THE REQUEST →
Quote the records that follow in full, leaving the pictures out.

====== RECORDED DATA

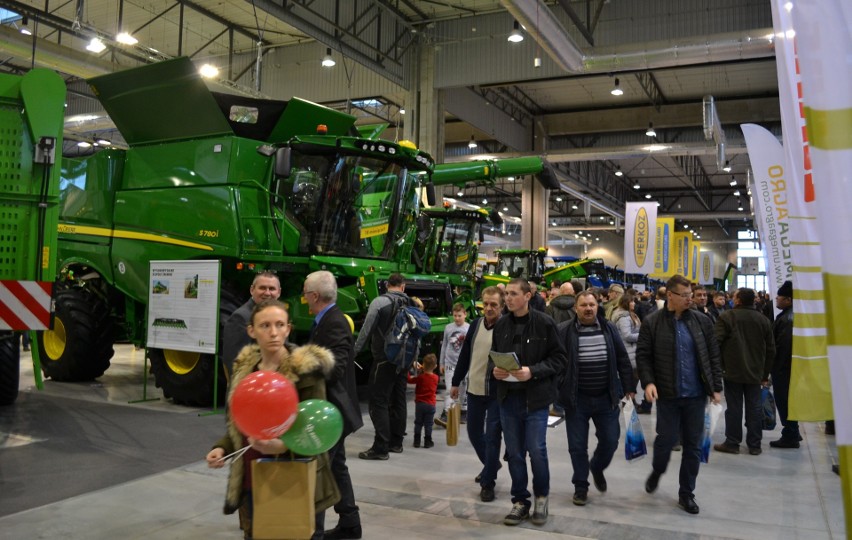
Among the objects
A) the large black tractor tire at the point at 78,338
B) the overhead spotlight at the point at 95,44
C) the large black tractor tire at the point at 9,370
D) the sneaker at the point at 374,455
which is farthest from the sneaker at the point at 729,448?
the overhead spotlight at the point at 95,44

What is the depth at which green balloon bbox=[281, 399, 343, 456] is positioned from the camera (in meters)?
2.69

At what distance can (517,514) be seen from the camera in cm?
454

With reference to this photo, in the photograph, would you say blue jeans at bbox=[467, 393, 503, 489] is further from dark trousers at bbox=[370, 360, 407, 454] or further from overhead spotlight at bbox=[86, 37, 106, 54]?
overhead spotlight at bbox=[86, 37, 106, 54]

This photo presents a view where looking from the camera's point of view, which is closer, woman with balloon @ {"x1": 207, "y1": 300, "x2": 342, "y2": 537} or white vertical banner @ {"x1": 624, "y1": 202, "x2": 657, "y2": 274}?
woman with balloon @ {"x1": 207, "y1": 300, "x2": 342, "y2": 537}

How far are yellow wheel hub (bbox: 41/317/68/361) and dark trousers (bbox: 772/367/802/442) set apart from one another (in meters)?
8.93

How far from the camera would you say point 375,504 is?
4.92m

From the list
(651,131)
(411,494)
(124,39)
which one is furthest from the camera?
(651,131)

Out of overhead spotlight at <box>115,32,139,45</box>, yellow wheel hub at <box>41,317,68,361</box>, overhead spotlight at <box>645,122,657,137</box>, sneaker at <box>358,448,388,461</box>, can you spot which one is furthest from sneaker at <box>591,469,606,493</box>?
overhead spotlight at <box>645,122,657,137</box>

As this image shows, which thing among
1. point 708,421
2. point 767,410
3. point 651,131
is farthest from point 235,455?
point 651,131

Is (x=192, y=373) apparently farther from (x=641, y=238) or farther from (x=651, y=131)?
(x=651, y=131)

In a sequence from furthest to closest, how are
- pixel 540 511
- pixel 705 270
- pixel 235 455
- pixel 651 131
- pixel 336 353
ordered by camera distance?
pixel 705 270 < pixel 651 131 < pixel 540 511 < pixel 336 353 < pixel 235 455

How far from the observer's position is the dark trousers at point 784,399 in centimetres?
729

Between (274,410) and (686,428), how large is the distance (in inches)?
138

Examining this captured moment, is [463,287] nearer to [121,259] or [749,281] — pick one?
[121,259]
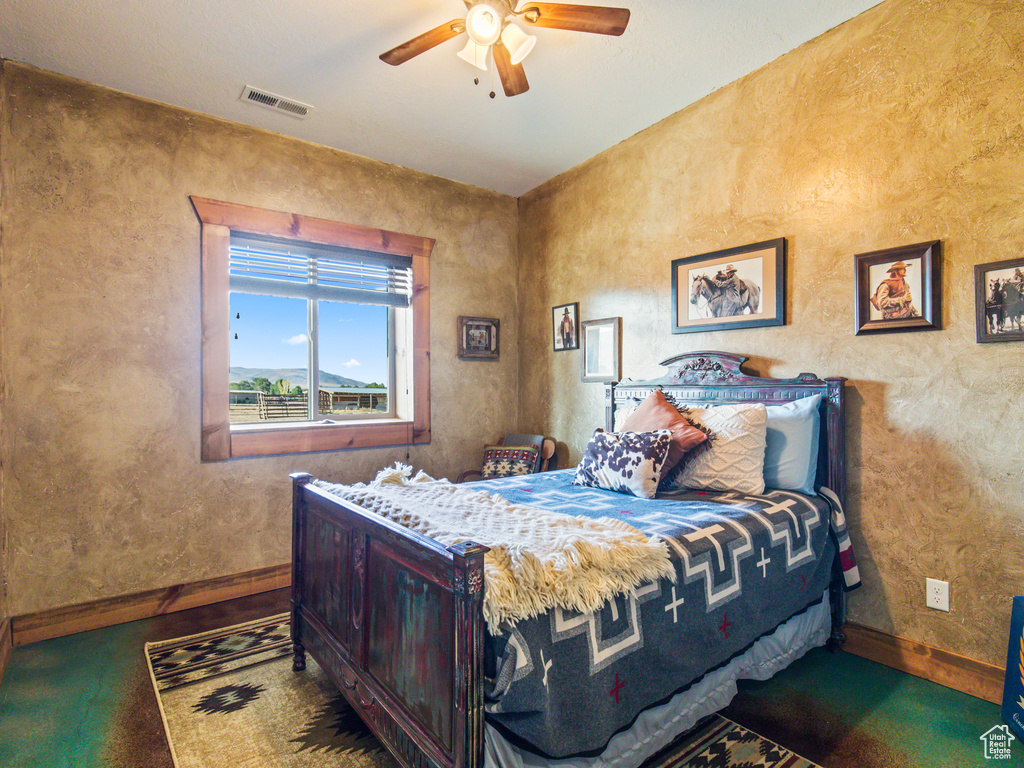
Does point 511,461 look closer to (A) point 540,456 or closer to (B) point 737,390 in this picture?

============

RESULT BELOW →
Among the objects
A) the large black tractor tire at the point at 78,338
B) the overhead spotlight at the point at 95,44
C) the large black tractor tire at the point at 9,370
D) the sneaker at the point at 374,455
which is farthest from the sneaker at the point at 729,448?
the overhead spotlight at the point at 95,44

What is the depth at which green balloon bbox=[281, 399, 343, 456] is positioned from the camera (in meters)?
2.69

At what distance can (517,514) be seen from the camera in cm?
454

With reference to this photo, in the photograph, would you say blue jeans at bbox=[467, 393, 503, 489] is further from dark trousers at bbox=[370, 360, 407, 454] or further from overhead spotlight at bbox=[86, 37, 106, 54]?
overhead spotlight at bbox=[86, 37, 106, 54]

This photo presents a view where looking from the camera's point of view, which is closer, woman with balloon @ {"x1": 207, "y1": 300, "x2": 342, "y2": 537} or white vertical banner @ {"x1": 624, "y1": 202, "x2": 657, "y2": 274}?
woman with balloon @ {"x1": 207, "y1": 300, "x2": 342, "y2": 537}

How far are yellow wheel hub (bbox: 41/317/68/361) and dark trousers (bbox: 772/367/802/442) set apart from one another (in meters)?
8.93

How far from the camera would you say point 375,504 is?
4.92m

From the list
(651,131)
(411,494)
(124,39)
which one is furthest from the camera?
(651,131)

Out of overhead spotlight at <box>115,32,139,45</box>, yellow wheel hub at <box>41,317,68,361</box>, overhead spotlight at <box>645,122,657,137</box>, sneaker at <box>358,448,388,461</box>, can you spot which one is furthest from sneaker at <box>591,469,606,493</box>?
overhead spotlight at <box>645,122,657,137</box>

As this image shows, which thing among
1. point 708,421
2. point 767,410
3. point 651,131
is farthest from point 235,455?
point 651,131

Is (x=192, y=373) apparently farther from (x=641, y=238) or farther from (x=651, y=131)?
(x=651, y=131)

In a sequence from furthest to closest, how are
- pixel 540 511
- pixel 705 270
- pixel 235 455
- pixel 651 131
- pixel 336 353
ordered by camera distance?
pixel 705 270 < pixel 651 131 < pixel 540 511 < pixel 336 353 < pixel 235 455

How far from the observer's position is the dark trousers at point 784,399 in centimetres?
729

Between (274,410) and (686,428), how large is the distance (in inches)?
138

Examining this captured moment, is [463,287] nearer to [121,259] or [749,281] — pick one?
[121,259]
Does point 511,461 look closer to (A) point 540,456 or closer to (B) point 737,390 in this picture?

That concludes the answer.